Just wanted to congratulate you on this. I know businesses like this are hard in that it's a lot of slow, hard work to bridge (entirely reasonable) user expectations with the (also reasonable) grubby details of technical realities and business practices.

I know my first reaction was to scoff because it didn't do the obscure thing I wanted in the way I wanted. But my second reaction is to appreciate how much of a step forward this is. Best of luck on your hopefully numerous future steps.

Thank you. Remember this is version 1.0. If you recall version 1.0 of your favorite apps they are significantly inferior to their current version. We have much more work to do and hopefully we have all the features you desire. Many more sensors and features to integrate in the next 6 months.
It is pretty cool and I was looking for a picture of my grandparents place as a gift they wouldn't buy since they don't know it can be made, but the mininum 5k area neglects that purpose. They aren't technical at all, but the idea that something so advanced as a satellite could take a picture of their house would blow their minds.

I completely understand if my request is impossible, but at least one other commenter mentioned this idea in the thread, and I think it would be a pretty common thing.

One other point. Would it be possible to subscribe to an area and get notified when photos become available?

Actually a final point: on the website it mentions the technical resolution of the images. Could you have one example of each size photo that I can see? 500cm doesn't really mean anything to me, nor does multispectural.

Why is the 5 sqkm min area a problem? If you're getting 1 px per meter, it doesn't matter how much irrelevant area gets captured around your area of interest (and existing imagery prices are low enough that it shouldn't be a problem).

That said, I suspect Google Maps and other public mapping services likely already have higher resolution pictures. Like you said, I also can't really imagine much under the "100 cm" description, but zooming in on a random place of middle-of-nowhere, Alaska, I can clearly make out the triangular shape of tree shadows that measure around 6 meters length-wise, so I assume the resolution is better than "100 cm". Middle-of-nowhere Siberia was worse, but in a random 360 people village I could clearly distinguish left and right tire tracks.

I only see very few benefits a service selling historical pictures would provide for curiosity/novelty/hobbyist use cases - specific times (including newer imagery) that aren't available in the Google Earth history, getting the picture officially and without watermarks rather than having to screenshot or otherwise extract it, and maybe some edge cases in terms of areas covered.

Being able to request a new picture is much more interesting, but I suspect at the resolutions available, it won't be too useful either (edit: again - for curiosity/novelty/hobbyist use cases, for which pricing will also be a big hurdle).

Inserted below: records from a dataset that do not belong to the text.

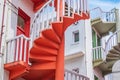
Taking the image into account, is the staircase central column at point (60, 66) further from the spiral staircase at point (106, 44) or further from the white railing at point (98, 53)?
the white railing at point (98, 53)

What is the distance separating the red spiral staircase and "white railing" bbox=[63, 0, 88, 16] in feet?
0.48

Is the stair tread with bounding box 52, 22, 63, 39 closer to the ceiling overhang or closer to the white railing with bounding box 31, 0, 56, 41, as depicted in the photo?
the white railing with bounding box 31, 0, 56, 41

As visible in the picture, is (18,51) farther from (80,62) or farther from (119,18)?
(119,18)

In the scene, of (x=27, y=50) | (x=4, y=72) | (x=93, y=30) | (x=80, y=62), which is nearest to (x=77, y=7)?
(x=27, y=50)

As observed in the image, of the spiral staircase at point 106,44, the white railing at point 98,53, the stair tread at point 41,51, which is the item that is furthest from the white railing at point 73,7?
the white railing at point 98,53

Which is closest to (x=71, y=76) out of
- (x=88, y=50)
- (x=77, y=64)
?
(x=77, y=64)

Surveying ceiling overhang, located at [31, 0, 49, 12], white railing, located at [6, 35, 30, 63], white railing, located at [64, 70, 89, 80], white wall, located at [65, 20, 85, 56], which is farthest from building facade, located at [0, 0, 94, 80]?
white wall, located at [65, 20, 85, 56]

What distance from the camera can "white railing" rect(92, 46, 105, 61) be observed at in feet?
71.7

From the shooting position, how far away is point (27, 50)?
1252 cm

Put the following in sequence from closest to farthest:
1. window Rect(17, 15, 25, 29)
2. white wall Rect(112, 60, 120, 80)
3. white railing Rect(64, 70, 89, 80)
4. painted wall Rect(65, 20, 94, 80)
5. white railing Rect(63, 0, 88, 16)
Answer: white railing Rect(63, 0, 88, 16)
white railing Rect(64, 70, 89, 80)
window Rect(17, 15, 25, 29)
painted wall Rect(65, 20, 94, 80)
white wall Rect(112, 60, 120, 80)

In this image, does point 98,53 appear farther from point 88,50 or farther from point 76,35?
point 76,35

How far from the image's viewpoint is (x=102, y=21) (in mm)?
23641

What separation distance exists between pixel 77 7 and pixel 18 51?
2381mm

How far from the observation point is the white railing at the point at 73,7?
41.5 ft
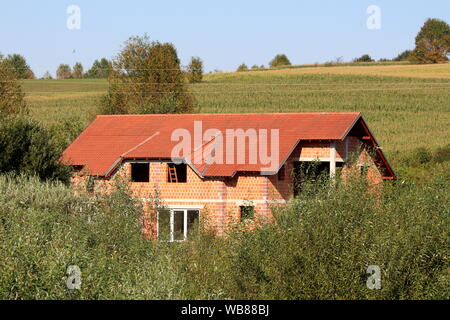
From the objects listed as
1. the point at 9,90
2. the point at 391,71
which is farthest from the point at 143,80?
the point at 391,71

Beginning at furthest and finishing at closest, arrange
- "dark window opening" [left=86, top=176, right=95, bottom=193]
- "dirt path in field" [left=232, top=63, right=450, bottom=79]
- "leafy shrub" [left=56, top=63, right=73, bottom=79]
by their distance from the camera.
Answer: "leafy shrub" [left=56, top=63, right=73, bottom=79] → "dirt path in field" [left=232, top=63, right=450, bottom=79] → "dark window opening" [left=86, top=176, right=95, bottom=193]

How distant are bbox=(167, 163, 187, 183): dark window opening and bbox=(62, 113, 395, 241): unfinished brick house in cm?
4

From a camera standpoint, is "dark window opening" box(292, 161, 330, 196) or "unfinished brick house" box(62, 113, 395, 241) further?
"unfinished brick house" box(62, 113, 395, 241)

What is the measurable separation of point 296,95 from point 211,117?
173 feet

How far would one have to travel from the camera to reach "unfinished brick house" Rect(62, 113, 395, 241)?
135ft

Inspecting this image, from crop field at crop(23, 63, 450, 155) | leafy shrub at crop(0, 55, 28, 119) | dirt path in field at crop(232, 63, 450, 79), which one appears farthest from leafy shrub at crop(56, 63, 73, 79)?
leafy shrub at crop(0, 55, 28, 119)

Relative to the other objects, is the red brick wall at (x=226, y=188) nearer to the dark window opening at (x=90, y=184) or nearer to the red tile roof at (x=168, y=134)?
the red tile roof at (x=168, y=134)

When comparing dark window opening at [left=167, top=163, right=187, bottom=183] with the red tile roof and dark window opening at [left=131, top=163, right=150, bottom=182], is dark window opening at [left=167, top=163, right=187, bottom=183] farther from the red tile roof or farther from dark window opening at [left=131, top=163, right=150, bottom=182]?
dark window opening at [left=131, top=163, right=150, bottom=182]

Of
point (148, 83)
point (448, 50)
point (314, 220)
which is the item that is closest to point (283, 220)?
point (314, 220)

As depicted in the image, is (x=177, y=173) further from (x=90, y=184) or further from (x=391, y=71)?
(x=391, y=71)

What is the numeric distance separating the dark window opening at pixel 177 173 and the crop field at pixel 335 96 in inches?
1198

An existing image that is recent may cost 20 to 30 bucks at 5sqkm. Perhaps that would work. Existing images might only be a week old.
The min area for archive is 5sqkm or about 20 to 30 bucks. The feature of "notify me when X is avail for archive" has been discussed and is on the product roadmap.

We will have blogs and customer education on Hyperspectral. It's quite amazing.

Thank you for working to unfuck this industry. I often have to buy building or block level imagery and it is an absolute nightmare.